## Exercise instructions
Retype the records below exactly as given, but only from the first line through the line with "血气分析的常用指标及临床意义", and without the pictures.

====== Provided data

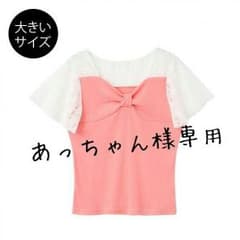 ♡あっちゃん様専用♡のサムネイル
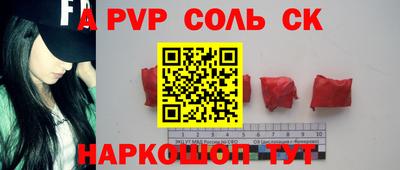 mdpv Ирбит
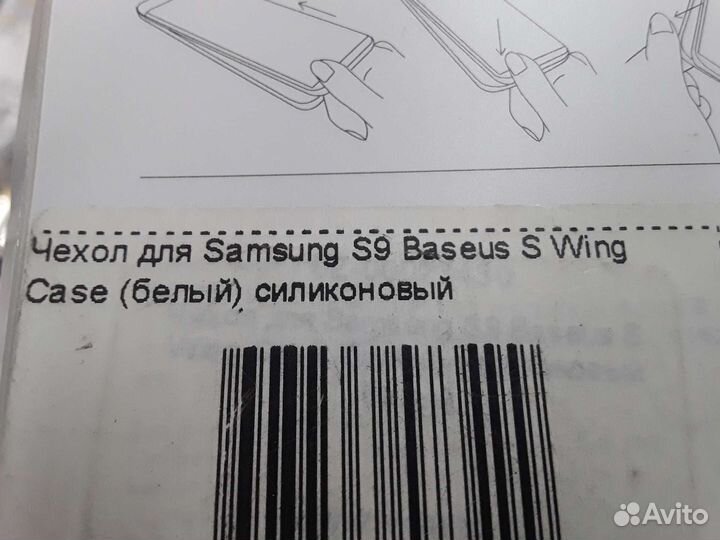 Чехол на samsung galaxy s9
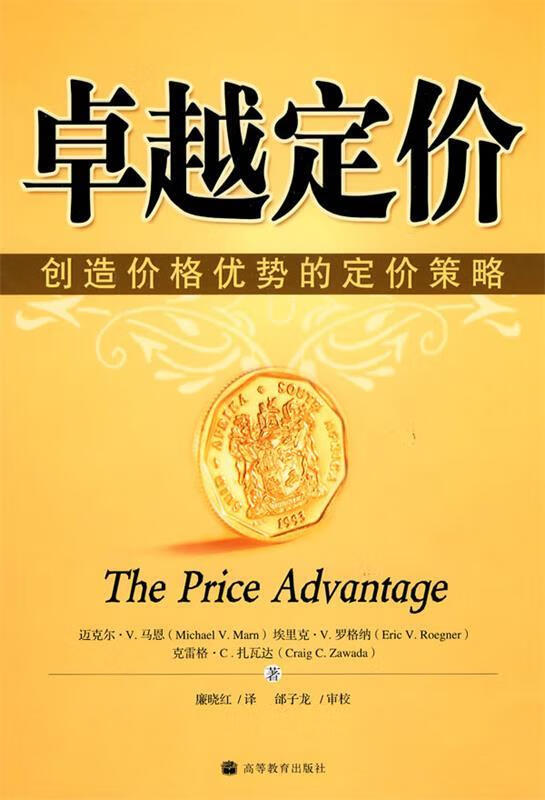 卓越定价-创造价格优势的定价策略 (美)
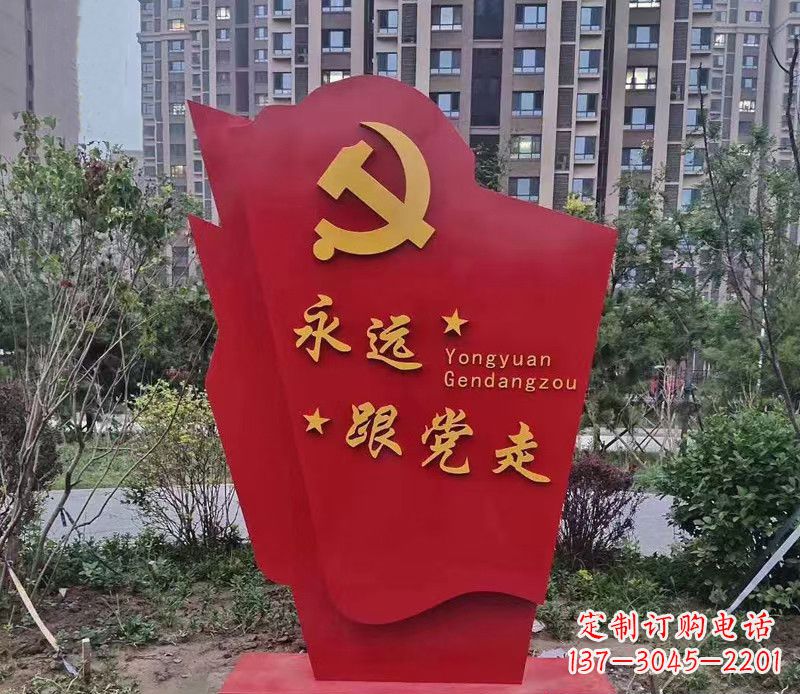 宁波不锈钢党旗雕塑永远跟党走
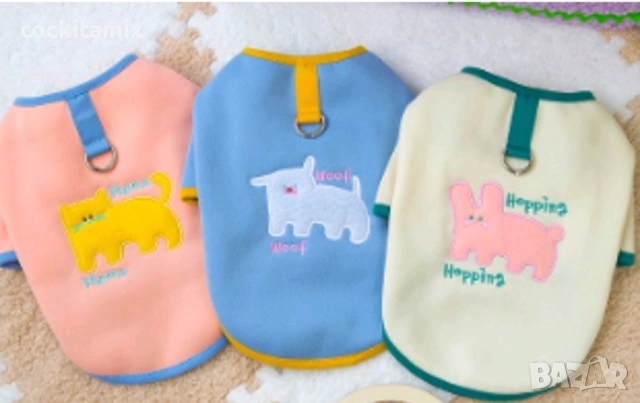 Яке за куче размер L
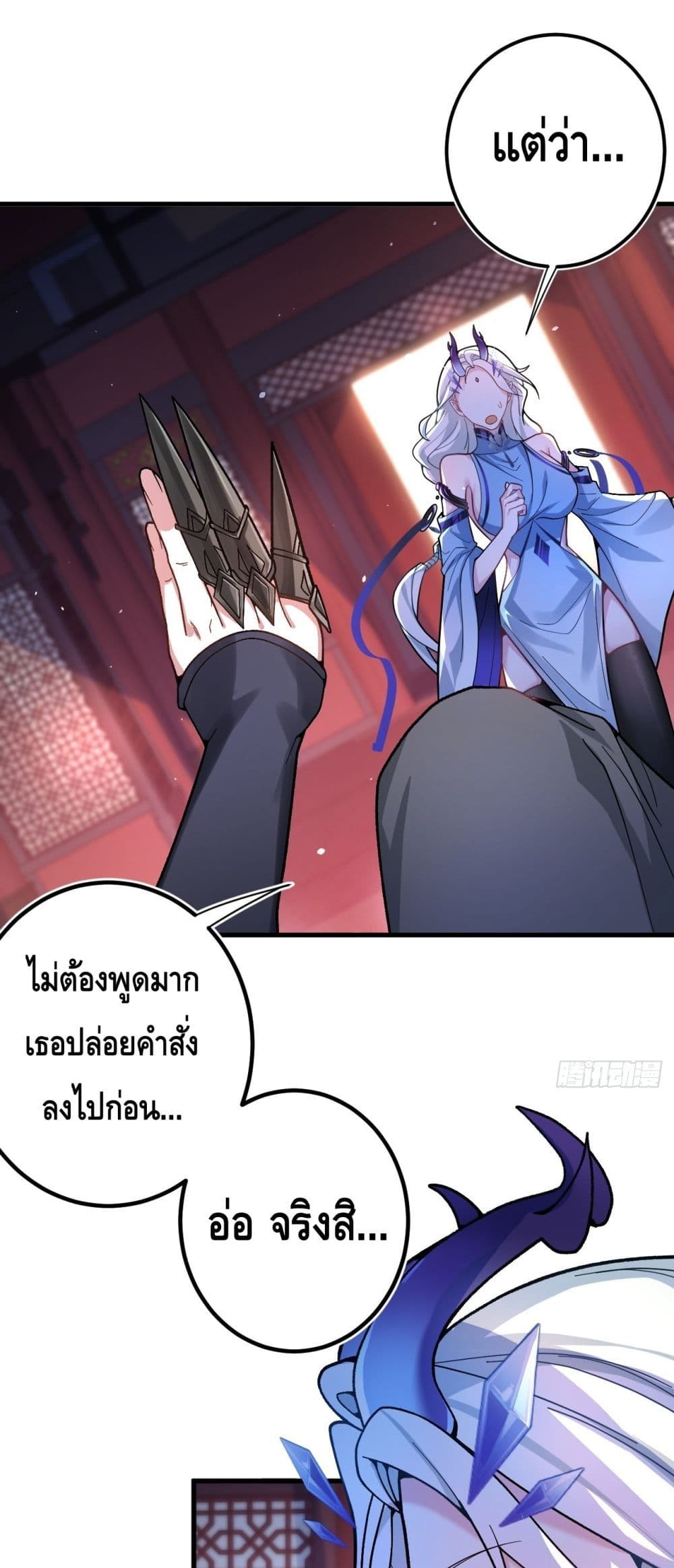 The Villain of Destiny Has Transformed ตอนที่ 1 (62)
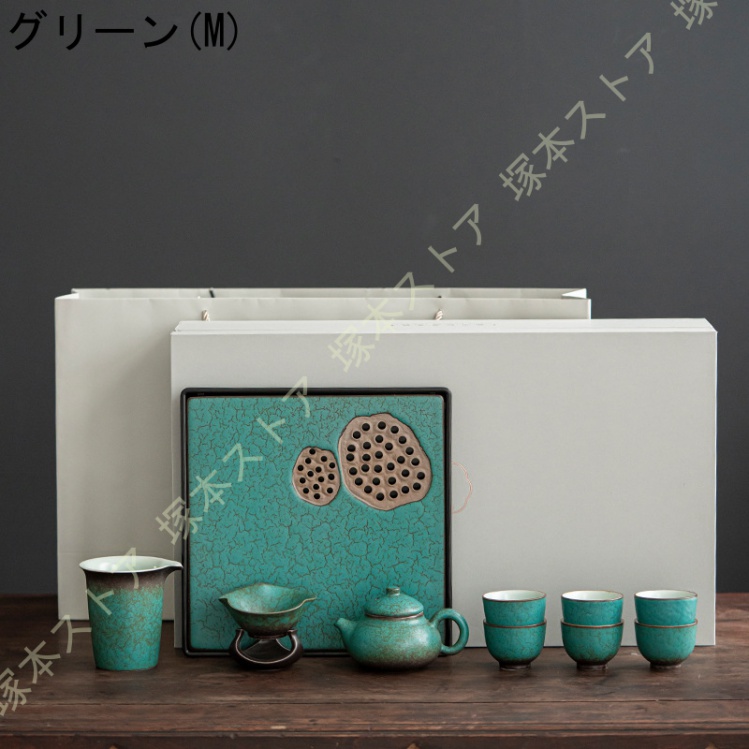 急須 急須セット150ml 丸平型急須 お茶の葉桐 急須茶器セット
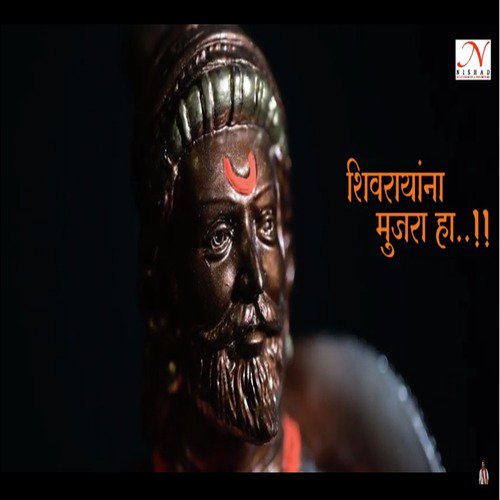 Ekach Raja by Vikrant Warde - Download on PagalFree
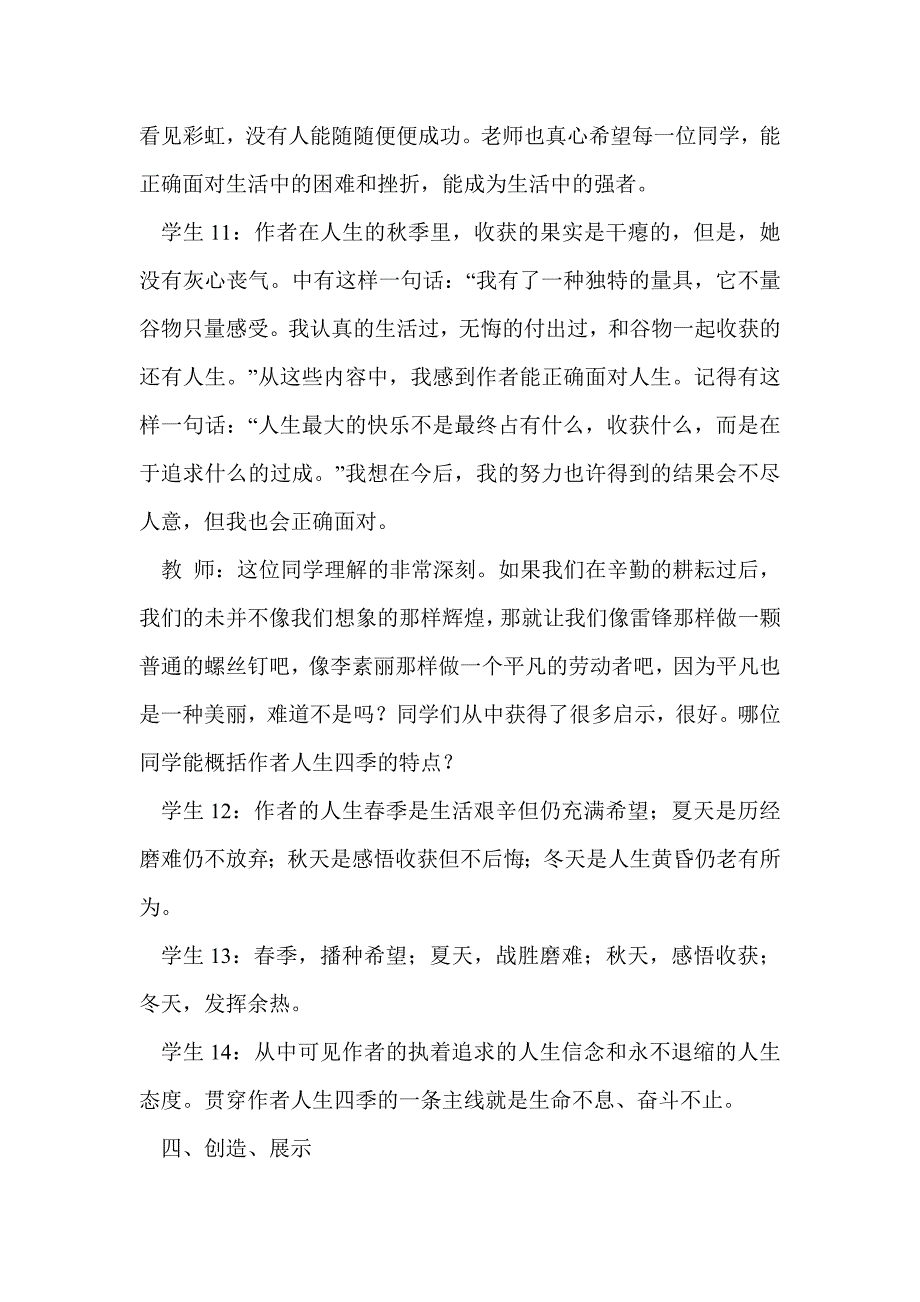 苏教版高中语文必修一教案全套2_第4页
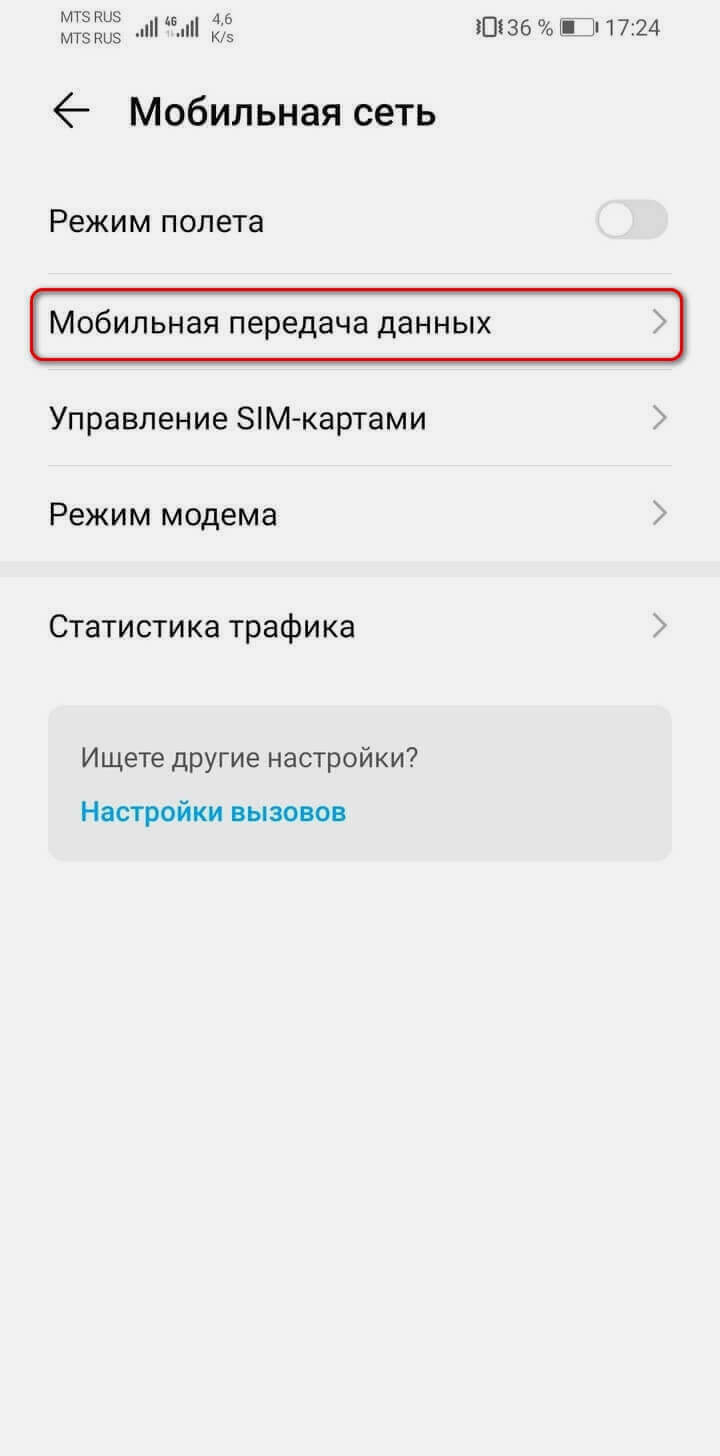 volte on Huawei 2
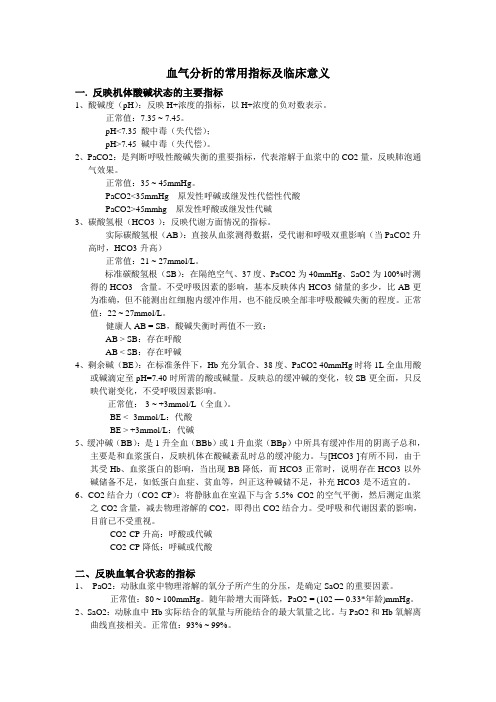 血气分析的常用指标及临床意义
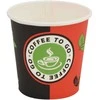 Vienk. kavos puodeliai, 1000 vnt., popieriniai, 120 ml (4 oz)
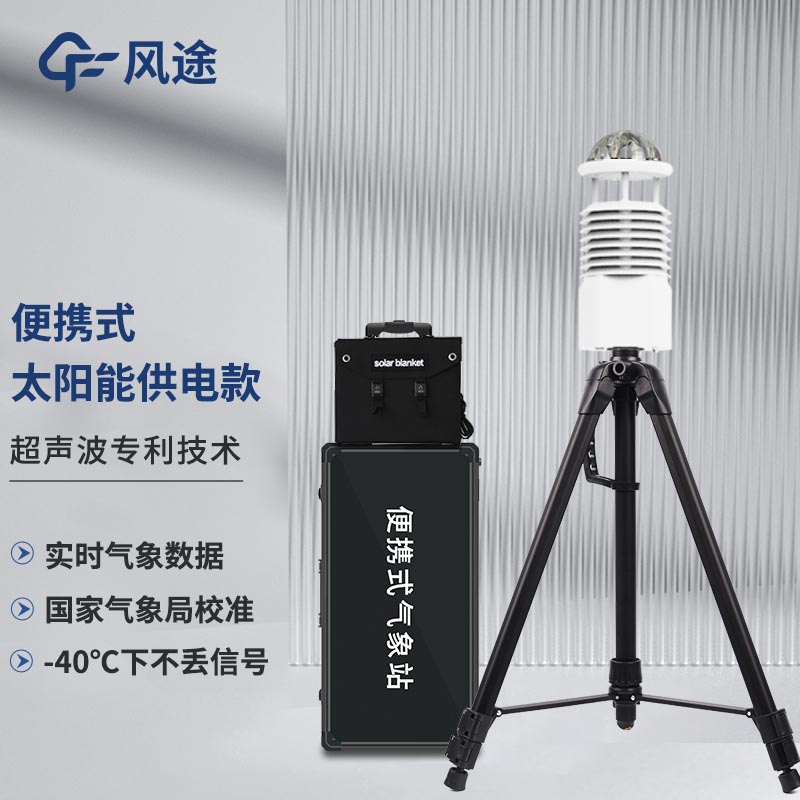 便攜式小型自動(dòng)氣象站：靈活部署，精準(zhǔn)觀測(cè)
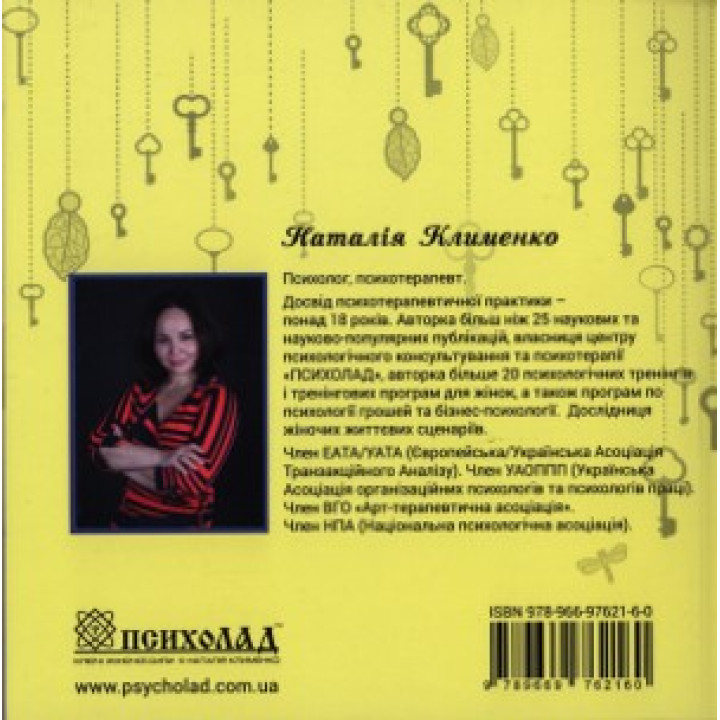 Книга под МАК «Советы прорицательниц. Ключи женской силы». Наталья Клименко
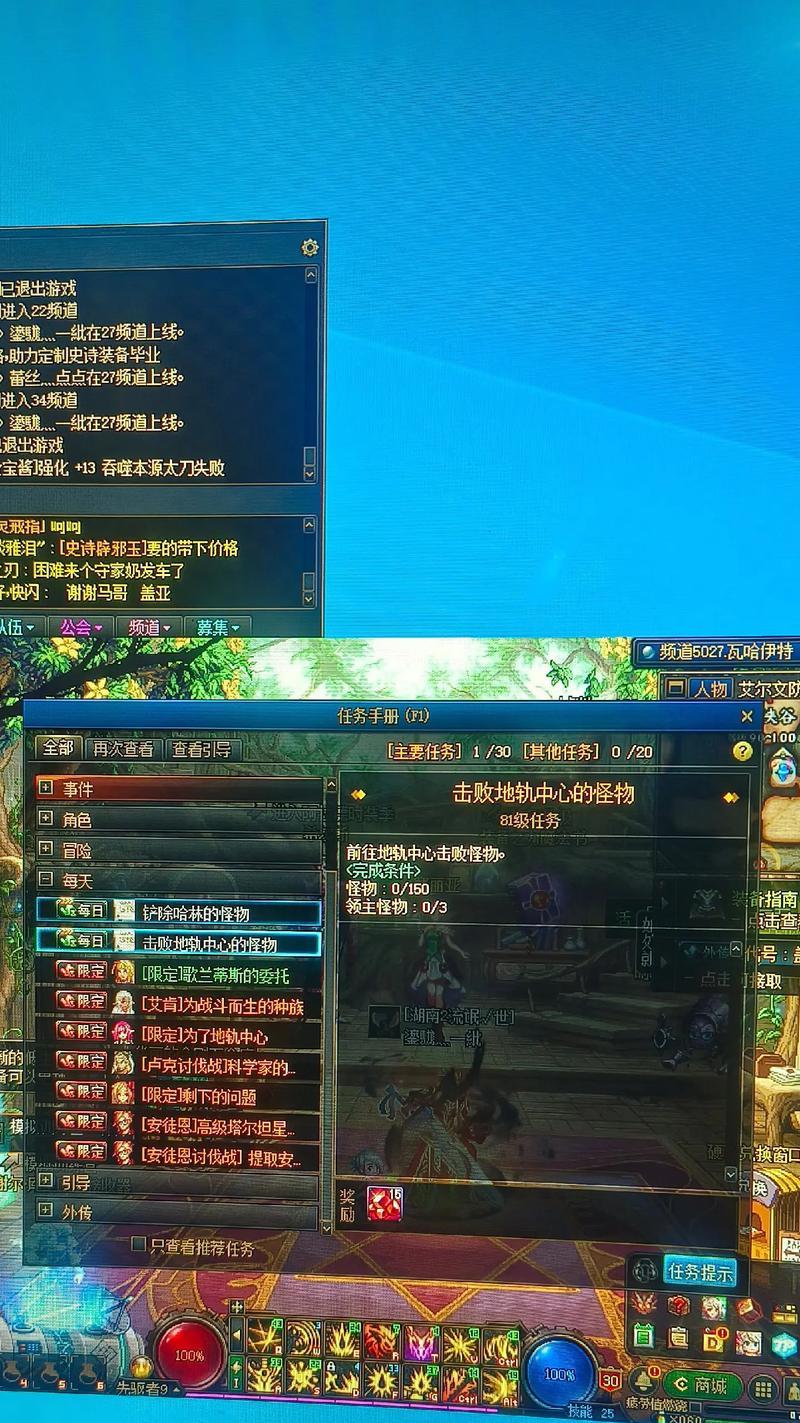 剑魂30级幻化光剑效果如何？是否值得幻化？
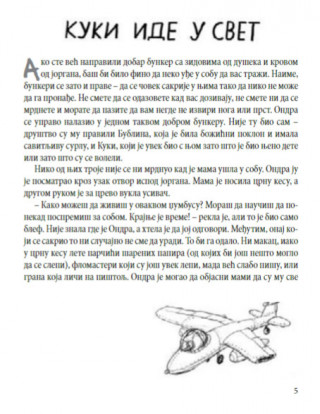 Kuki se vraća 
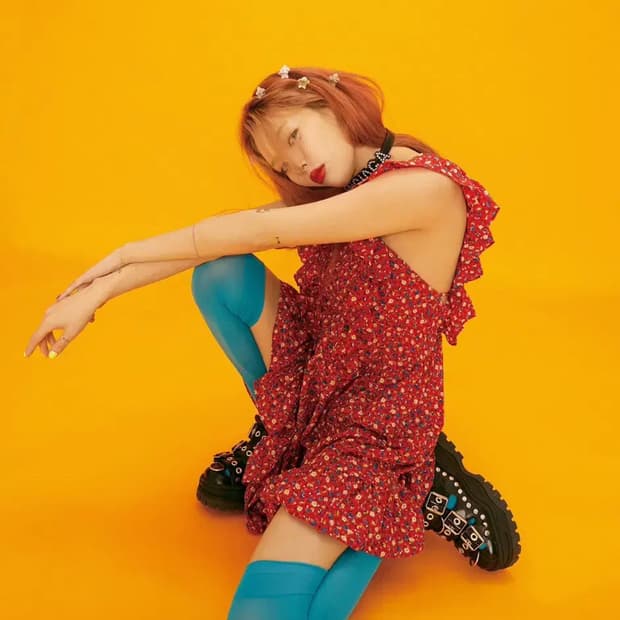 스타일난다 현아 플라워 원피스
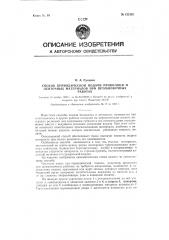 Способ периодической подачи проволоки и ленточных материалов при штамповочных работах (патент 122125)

============

## Finished task
 ♡あっちゃん様専用♡のサムネイル
 mdpv Ирбит
 Чехол на samsung galaxy s9
 卓越定价-创造价格优势的定价策略 (美)
 宁波不锈钢党旗雕塑永远跟党走
 Яке за куче размер L
 The Villain of Destiny Has Transformed ตอนที่ 1 (62)
 急須 急須セット150ml 丸平型急須 お茶の葉桐 急須茶器セット
 Ekach Raja by Vikrant Warde - Download on PagalFree
 苏教版高中语文必修一教案全套2_第4页
 volte on Huawei 2
 血气分析的常用指标及临床意义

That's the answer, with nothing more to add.